People with early-stage rheumatoid arthritis (RA) whose disease was well controlled on methotrexate plus the biologic drug adalimumab (Humira) were, for the most part, able to maintain their progress against the disease after stopping adalimumab, according to a new study published recently in The Lancet.

Adalimumab is a type of biologic known as a tumor necrosis factor (TNF) inhibitor. Biologics used to treat RA, including TNF inhibitors, help reduce pain, stiffness and swelling by interfering with different players of the immune system, which is overactive in rheumatoid arthritis. They also slow the progression of joint damage in patients, especially when taken early in the course of the disease. Biologics can be taken along with methotrexate – a conventional disease-modifying antirheumatic drug (DMARD) that is a cornerstone of RA treatment – when the methotrexate isn’t helping enough on its own.

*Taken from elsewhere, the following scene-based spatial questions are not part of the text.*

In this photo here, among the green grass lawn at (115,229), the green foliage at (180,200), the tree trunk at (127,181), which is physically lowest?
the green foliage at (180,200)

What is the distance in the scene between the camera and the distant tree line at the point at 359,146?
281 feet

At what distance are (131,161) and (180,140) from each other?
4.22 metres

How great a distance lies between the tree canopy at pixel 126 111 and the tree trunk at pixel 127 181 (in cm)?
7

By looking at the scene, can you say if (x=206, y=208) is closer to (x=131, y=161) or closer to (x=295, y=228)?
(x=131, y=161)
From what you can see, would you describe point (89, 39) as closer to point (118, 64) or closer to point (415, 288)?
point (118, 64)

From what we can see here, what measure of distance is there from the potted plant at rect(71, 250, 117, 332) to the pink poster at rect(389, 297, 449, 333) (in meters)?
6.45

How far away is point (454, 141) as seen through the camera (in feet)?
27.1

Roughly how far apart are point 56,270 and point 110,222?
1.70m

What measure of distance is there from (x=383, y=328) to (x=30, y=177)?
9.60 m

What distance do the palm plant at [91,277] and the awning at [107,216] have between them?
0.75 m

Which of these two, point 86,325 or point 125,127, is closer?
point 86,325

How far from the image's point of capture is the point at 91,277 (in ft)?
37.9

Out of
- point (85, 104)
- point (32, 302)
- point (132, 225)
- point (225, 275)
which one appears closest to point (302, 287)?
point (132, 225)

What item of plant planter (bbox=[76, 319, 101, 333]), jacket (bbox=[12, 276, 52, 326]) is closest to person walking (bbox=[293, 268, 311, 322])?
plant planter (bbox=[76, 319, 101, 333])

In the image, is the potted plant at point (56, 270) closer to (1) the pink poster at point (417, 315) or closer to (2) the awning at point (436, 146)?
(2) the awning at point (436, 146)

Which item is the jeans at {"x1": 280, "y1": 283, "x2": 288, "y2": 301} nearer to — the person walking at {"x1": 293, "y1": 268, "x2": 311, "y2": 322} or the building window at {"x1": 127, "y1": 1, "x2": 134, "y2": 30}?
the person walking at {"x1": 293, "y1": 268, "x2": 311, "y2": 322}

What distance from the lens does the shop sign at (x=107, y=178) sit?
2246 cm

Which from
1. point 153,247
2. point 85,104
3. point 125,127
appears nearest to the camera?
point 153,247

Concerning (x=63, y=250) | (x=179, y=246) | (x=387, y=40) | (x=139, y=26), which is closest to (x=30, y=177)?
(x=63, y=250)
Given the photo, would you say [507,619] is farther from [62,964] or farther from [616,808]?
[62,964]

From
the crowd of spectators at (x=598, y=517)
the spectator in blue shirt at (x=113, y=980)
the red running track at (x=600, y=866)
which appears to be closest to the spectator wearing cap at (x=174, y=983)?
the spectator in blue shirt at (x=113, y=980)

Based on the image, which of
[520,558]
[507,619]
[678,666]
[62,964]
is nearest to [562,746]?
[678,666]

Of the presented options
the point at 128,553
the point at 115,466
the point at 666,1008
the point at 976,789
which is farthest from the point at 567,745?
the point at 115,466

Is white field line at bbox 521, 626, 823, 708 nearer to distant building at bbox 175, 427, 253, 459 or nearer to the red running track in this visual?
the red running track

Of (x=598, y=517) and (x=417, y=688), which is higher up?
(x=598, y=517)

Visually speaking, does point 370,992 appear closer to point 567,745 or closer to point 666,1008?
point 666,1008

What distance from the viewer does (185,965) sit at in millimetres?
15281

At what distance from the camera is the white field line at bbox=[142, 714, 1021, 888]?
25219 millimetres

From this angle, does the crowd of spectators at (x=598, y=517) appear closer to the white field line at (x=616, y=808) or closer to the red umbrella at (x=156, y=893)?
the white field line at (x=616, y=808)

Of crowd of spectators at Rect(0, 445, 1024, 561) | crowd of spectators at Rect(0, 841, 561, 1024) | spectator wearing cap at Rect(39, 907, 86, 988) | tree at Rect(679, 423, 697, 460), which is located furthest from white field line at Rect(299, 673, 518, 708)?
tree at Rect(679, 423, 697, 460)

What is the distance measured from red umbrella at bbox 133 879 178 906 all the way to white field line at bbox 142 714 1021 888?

There are several good reasons to consider stopping biologics once they’ve done their job of putting RA into remission or minimizing disease activity. The drugs are extremely expensive, and because they suppress the immune system, they increase the risk of infections. But guidelines that spell out when it’s safe to stop a biologic without triggering a flare don’t exist. The few previous studies that looked at the question showed mixed results.

This study – a major trial conducted at 161 sites worldwide and involving more than 1,000 patients – aimed to clarify the issue. Known as the OPTIMA trial (short for Optimal Protocol for Treatment Initiation with Methotrexate and Adalimumab), it was sponsored by AbbVie, the maker of Humira.

In the first part of the study (period 1), patients who’d had active RA for about four months and had risk factors for aggressive arthritis were treated for six months with methotrexate alone or methotrexate plus adalimumab. (Some were also taking a corticosteroid, such as prednisone.) At the end of the six months, people on the combination treatment were almost twice as likely to have achieved low disease activity, defined by a 28-joint disease activity score, than people taking methotrexate alone.

All patients who achieved low disease activity moved on to period 2 of the study. Those who had been on combination therapy were randomly assigned to either stop or not stop the adalimumab for a year. Those who had been taking methotrexate alone and did well on it continued with that therapy.